In our case, we will leave the defaults for all of the existing entries (UserName, LoginName, and Gender input columns) including their preassigned labels, Fuzzy match type, as well as Numerals and Similarity settings. The initial run will give you an indication how well the fuzzy grouping process performs with existing data. Depending on the results (and your ability to identify incorrect data values), you can adjust relevant parameters affecting number and size of groups as well as canonical value for each.
Switch to the Advanced tab of the Editor window, where you can set the component
level similarity threshold (with a slider), designate token delimiters
(including space, carriage return, tab, line feed, and
as well as customize names of three additional output columns:
- _key_in - a consecutive integer assigned to each row processed by the Fuzzy Grouping transformation,
- _key_out - an integer identifying _key_in value of canonical row for the group to which the current row has been assigned.
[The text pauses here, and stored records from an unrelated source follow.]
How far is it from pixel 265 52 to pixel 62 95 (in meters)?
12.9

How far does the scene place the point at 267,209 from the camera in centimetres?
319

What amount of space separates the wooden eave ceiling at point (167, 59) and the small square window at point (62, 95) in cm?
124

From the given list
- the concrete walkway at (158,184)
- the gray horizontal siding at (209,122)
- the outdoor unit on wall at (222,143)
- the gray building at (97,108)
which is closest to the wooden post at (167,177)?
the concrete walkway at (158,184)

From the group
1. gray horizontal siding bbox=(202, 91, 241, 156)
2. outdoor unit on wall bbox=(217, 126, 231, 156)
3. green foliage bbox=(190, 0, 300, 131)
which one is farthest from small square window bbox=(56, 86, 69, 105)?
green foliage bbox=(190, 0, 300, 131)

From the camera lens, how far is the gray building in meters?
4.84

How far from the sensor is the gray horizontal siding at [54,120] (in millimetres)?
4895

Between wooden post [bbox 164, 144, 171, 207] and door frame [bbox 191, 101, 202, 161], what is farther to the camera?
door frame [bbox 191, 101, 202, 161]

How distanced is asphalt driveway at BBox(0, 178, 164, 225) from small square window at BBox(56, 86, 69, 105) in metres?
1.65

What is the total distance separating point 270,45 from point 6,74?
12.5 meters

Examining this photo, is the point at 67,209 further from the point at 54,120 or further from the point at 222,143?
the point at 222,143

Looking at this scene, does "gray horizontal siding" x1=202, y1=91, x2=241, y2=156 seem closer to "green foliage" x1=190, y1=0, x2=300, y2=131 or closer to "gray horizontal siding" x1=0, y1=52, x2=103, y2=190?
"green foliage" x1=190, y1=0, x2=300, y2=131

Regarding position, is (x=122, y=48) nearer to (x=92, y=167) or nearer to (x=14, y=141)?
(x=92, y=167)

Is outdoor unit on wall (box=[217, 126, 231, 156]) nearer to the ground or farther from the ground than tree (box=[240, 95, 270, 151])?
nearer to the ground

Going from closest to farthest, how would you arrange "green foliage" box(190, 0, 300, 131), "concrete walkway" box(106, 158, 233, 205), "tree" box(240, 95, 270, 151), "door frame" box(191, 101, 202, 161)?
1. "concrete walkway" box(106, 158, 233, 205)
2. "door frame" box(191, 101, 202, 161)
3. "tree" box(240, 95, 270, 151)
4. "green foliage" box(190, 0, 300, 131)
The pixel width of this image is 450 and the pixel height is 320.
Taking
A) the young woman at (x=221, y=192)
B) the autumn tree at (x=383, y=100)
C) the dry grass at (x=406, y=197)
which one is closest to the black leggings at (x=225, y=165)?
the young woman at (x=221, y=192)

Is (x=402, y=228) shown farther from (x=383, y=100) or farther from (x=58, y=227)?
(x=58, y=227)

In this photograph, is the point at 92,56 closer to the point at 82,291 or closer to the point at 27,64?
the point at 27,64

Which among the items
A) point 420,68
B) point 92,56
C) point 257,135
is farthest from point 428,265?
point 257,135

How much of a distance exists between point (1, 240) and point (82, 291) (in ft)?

For example, in our sample data, the first three rows, once processed and directed to the transformation output, will have _key_in values of 1, 2, and 3, respectively. As expected, the first row would be designated as canonical; hence, its _key_in value (i.e. 1) would appear in _key_out column for the second and third (as well as the first) output rows.
- _score - a number between 0 and 1 representing similarity between the current and canonical rows (with 1 designating exact match).
As in our previous example, we will capture results into a text file. To accomplish this, drag the Flat File Destination from the Toolbox onto Data Flow task area and connect output of the Fuzzy Grouping transformation to its input. Next, select Edit from its context sensitive menu to display the Editor window. Create a new Flat File connection manager pointing to a delimited text file and accept its settings preassigned based on the format of Fuzzy Grouping output columns (including _key_in, _key_out, and _score).
During package execution, you should expect an initial delay introduced when input data is buffered and temporary objects necessary for fuzzy matching are created. For larger data sets this will likely have significant implications on memory and space utilization so, as mentioned before, you should consider offloading processing (along with the input data) to a non-production SQL Server or at least setting upper limit on the memory used by Fuzzy Grouping with its MaxMemoryUsage custom property (on Component Properties tab of its Advanced Editor window).